Why We Need to Stop Fetishing Female Solo Travel

Words by Elaine Mead

There are mixed opinions about the idea, and actuality, of travelling solo for pleasure, especially as a female.

When I first started travelling on my own, many of my friends (and more specifically my mother) expressed concerns. Not only for my general safety, but also for the oddity that they thought my desire to journey alone indicated. It seemed to be a much bigger thing in some people’s minds than my own. I was repeatedly asked, why? As though there needed to be a more profound reason behind my decision. My response of ‘because I want to’ simply didn’t measure up.

When I returned from these trips however, I noticed a different response to my travels. Friends and acquaintances cooed at my braveness. To a few minds I was even an ‘inspiration’.

More frequently we’re seeing women who travel alone being heralded as ‘brave’; that their solo journeys are an action that needs to be boasted about and celebrated as something uniquely empowering – even as an act of subversion.

I’ll quickly second that travelling alone is empowering. It is the action of travelling alone that helped me to celebrate aspects of myself that didn’t seem to have the best reception when I was in other situations (a fondness for being on my own never really seemed to go down well in relationships). The trouble is that within modern culture there is a disproportionate amount of fetishisation attached to female solo travelers.

It is frequently seen as something ‘other’, something outside of the norm, simply because a woman has done it.

This is where I think we need to stop and amend our thinking.

When we weigh up the reception of male compared with female solo travelers, we can see the discord between the two. Both are celebrated in their own right however; men are rarely praised as being brave for the same action. It is almost expected that men will have completed some form of travel in their early adulthood, an ideal that doesn’t seem to be lost the older they get. Men who travel alone are rarely questioned. It’s an accepted mode.

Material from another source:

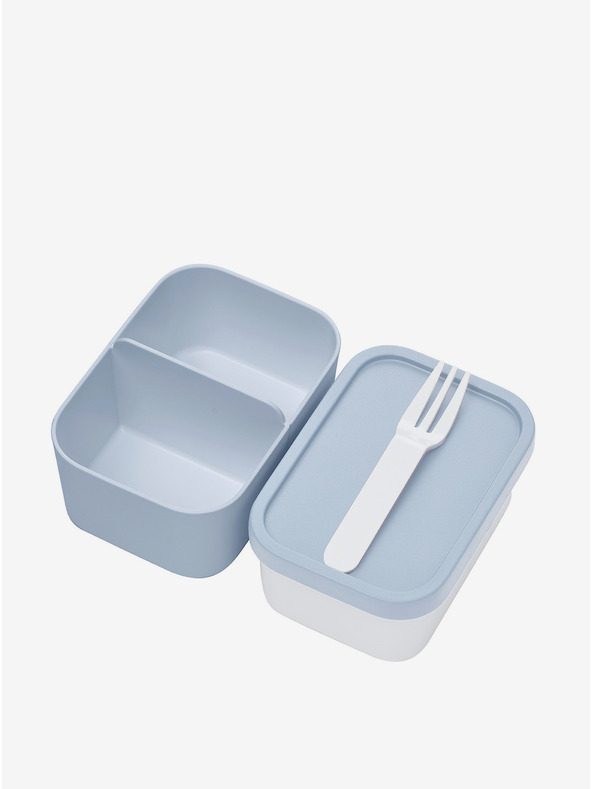 Mepal Svijetloplavi ručni box Mepal Bento Midi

This is not the case for women. But why?

In a world that is supposed to be moving further towards equality, why is it that women who travel alone are regarded as so unusual? Why shouldn’t it be commonplace, just as much as it is for our male counterparts? Why do our female acquaintances feel the need to coo over our solo travel experiences in a way that seems separate to when we travel with others?

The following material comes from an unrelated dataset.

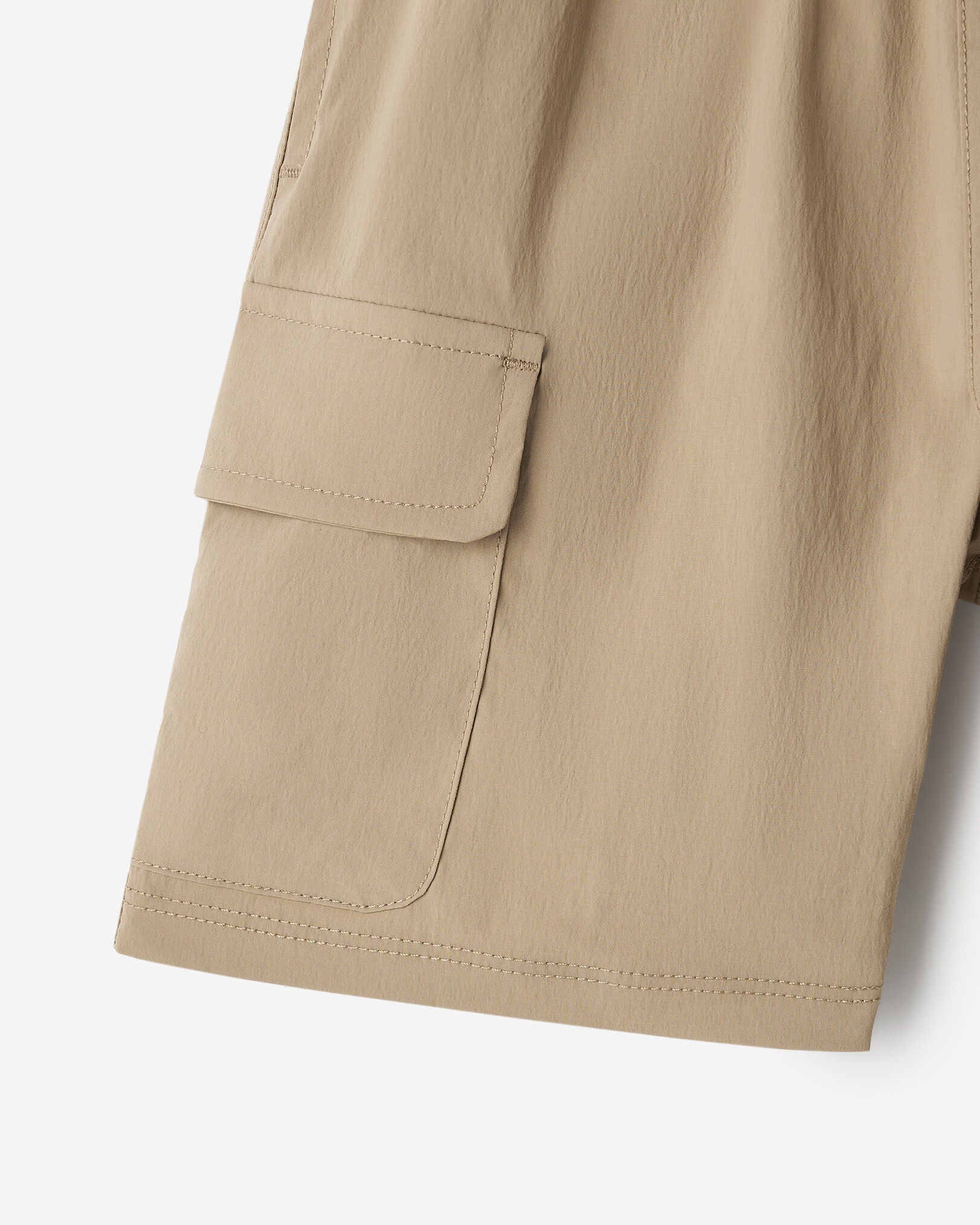 Toddler Nature Club Hybrid Short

Further discord can be identified when we compare the literature written by and about female and male travellers. For men, their books are often about misadventures, getting into various troubles, scrapes and risky situations. They’re daredevils and rogues, venturing to the worst corners of the globe and coming back to tell the tale.

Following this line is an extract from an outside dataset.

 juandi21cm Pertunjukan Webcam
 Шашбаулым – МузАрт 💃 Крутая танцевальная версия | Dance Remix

The literature written about and by women seeking out solo journeys is quite different. One of the unifying threads across these books, is that they are predominantly written by white, western women, and their travels are usually the response to an external experience; a divorce or bad break-up, a career crisis, an emotional loss of some description. Their stories are about redemption of the self, spiritual awakening and self-discovery in the wake of being invalidated by some other western ideal.

Which leads me to my next point.

While these stories of course have their place and can provide relatable experience that many will find value in, I think it’s important to note that travelling alone need not be in retaliation to some struggle in your life.

I’m a huge advocate for emotional awareness in the everyday, not for the select moments that force you to rethink life as you know it. You don’t need to wait until your world has crumbled in some aspect to take on the challenge of learning what it really means to be alone with yourself.

In the same right, travelling alone doesn’t need to be a spiritual pilgrimage. You are allowed to travel as a woman and come back the same version of yourself as when you left (albeit hopefully a little more refreshed!). You are also allowed to not enjoy it, to prefer to travel with friends or a partner, or to not enjoy travel at all.

It doesn’t make you any less brave, inspirational, emotionally or spiritually robust, because you don’t like to travel alone. It demonstrates you’ve invested enough into your own self-awareness to know what works for you in life.

We need stop fetishing over women who travel alone. It’s another area where that tricky gender divide is still seeing us labeled as incapable in some way. It’s another area that sees us placing the select few on an unnecessary pedestal.

I’ll finish with a piece from Susan Sontag. One line is often quoted from this, but I think it’s important to put that quote into it’s full context. We have a habit of picking out the bits that suit the points we’re trying to make and dismissing the rest. I feel this beautiful, lyrical piece of writing helps to sum up a little of what I’m trying to convey in this piece;

A curious word, wanderlust. I’m ready to go.
I’ve already gone. Regretfully, exultantly. A prouder lyricism. It’s not Paradise that’s lost.
Advice. Move along, let’s get cracking, don’t hold me down, he travels fastest who travels alone.

Let’s get the show on the road. Get up, slugabed. I’m clearing out of here.

Get your ass in gear. Sleep faster, we need the pillow.
She’s racing, he’s stalling.
If I go this fast, I won’t see anything. If I slow down —everything. — then I won’t have seen everything before it disappears.
Everywhere. I’ve been everywhere. I haven’t been everywhere, but it’s on my list.

Art by Helena Perez Garcia


  1. “You are allowed to travel as a woman and come back the same version of yourself as when you left.” This took me way too long to learn. Or rather, the opposite took me too long to unlearn. I’m probably still unlearning it.